7. This model is based on earlier writings by Baumol and Wolff (1983).

8. This negatively sloping demand curve for R&D activity seems an obvious assumption. It is supported by some evidence (see, for example, Schmookler, 1966) and, as described above, in the work of Fano. The assumption is also employed elsewhere in the literature, for example in Grossman and Helpman (1991). It should also be noted that the equation is a generalization of the premise, mentioned earlier in this chapter, that oligopolistic competition forces the firms discussed in chapter 4 to fix their nominal R&D expenditure at the level, K, the current industry standard. For then (omitting subscripts) y = K/p so that yp = −py, and hence y′/y = −p′/p. The subject is discussed further in the next chapter.

9. It may be thought, as I once did, that, even in this more fortunate case, there must arise another impediment to growth: the slowing of average productivity growth in the economy as increasing innovative activity leads to a transfer of labor from the (productivity) progressive final-product sector to the asymptotically stagnant innovation sector.

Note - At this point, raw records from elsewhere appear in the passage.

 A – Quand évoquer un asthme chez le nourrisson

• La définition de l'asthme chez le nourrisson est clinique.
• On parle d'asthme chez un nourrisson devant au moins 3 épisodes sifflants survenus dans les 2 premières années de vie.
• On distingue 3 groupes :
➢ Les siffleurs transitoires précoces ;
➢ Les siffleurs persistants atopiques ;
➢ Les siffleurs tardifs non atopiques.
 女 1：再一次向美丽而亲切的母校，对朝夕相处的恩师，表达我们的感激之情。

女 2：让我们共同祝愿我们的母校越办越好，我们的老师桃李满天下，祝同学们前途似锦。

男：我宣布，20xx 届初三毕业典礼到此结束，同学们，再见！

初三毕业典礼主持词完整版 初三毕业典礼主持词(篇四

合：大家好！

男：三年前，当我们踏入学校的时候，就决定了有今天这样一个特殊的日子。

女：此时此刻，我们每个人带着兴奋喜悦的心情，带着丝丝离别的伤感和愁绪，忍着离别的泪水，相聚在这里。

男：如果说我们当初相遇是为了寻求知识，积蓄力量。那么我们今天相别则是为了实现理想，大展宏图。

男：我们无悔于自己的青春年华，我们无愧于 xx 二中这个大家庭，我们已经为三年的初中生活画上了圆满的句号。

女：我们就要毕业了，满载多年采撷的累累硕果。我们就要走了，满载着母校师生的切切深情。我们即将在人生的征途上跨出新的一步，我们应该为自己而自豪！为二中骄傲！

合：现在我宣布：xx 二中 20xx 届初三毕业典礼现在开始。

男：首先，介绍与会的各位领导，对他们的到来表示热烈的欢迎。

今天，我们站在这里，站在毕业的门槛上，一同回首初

For then the average productivity of the two sectors, weighted by the sizes of their labor inputs, must ultimately decline.

However, Nicholas Oulton of the Bank of England (2000) has contributed an important new theorem that entails very different productivity behavior in the economy when, as is true of innovation, this (ultimately) more stagnant activity supplies an intermediate product that is used as an input elsewhere in the economy rather than being used directly by consumers. Oulton shows that, when the allocation of inputs is efficient and entails a shift of primary input from the progressive final-product sector to the stagnant or asymptotically stagnant intermediate-product sector, then the economy’s overall productivity can, in rather general circumstances, actually be expected to grow faster. That is, the shift of labor to the stagnant sector can in this case be expected to increase overall productivity growth rather than depressing it. It does so because in this case productivity growth in the two sectors is additive, with growth of labor productivity in innovation, however limited, indirectly adding to the given total factor productivity (TFP) growth in the final-product sector, thereby enhancing productivity growth in the final product of the given labor force of the economy. As Oulton explains the seemingly “very paradoxical” result (assuming, for simplicity, that innovation is produced by labor alone, whereas final product uses both labor and innovation as inputs, as in my model here):

There are two ways in which the economy can obtain more final product, given that total employment is fixed. One is if TFP rises in final product supply, the other is if TFP rises in innovation. … TFP growth in innovation raises the productivity of labor employed there. … Hence TFP growth in innovation causes higher final-product output, since the final-product sector buys in the output of the innovation sector. The higher the proportion of the labor force employed in innovation, the bigger the impact on TFP growth in the final-product sector [given the rate of TFP growth in the final-product sector’s utilization of its two inputs]. … The reason is that such a shift will raise the contribution to the aggregate coming from innovation without reducing the contribution coming from the final-product sector. (2000, pp. 14–15; throughout the quotation, for more direct applicability to the current discussion, I have substituted “final-product output” for “car output” and “innovation” for “business services”)

10. It makes no difference to the analysis whether sector 3’s second input is y2 or labor itself, since both costs behave similarly. That is, AC2 = w/b, by (15.A2), and the average cost of labor to industry is simply w. Indeed, we can aggregate the supply of y2 and labor to industry 3 into a single broader sector that offers them both and that is clearly stagnant. If sector 3 uses L3 hours of labor and y23 units of y2 per unit of y3 produced, then writing y23 = aL23 it is clear that a unit of output 3 requires L3 + L23 hours of labor altogether. Thus, we may invent a fictitious output y2* satisfying y2*/a = L3 + L23 as the product of the aggregated stagnant sector that supplies both labor and y2 to sector 3.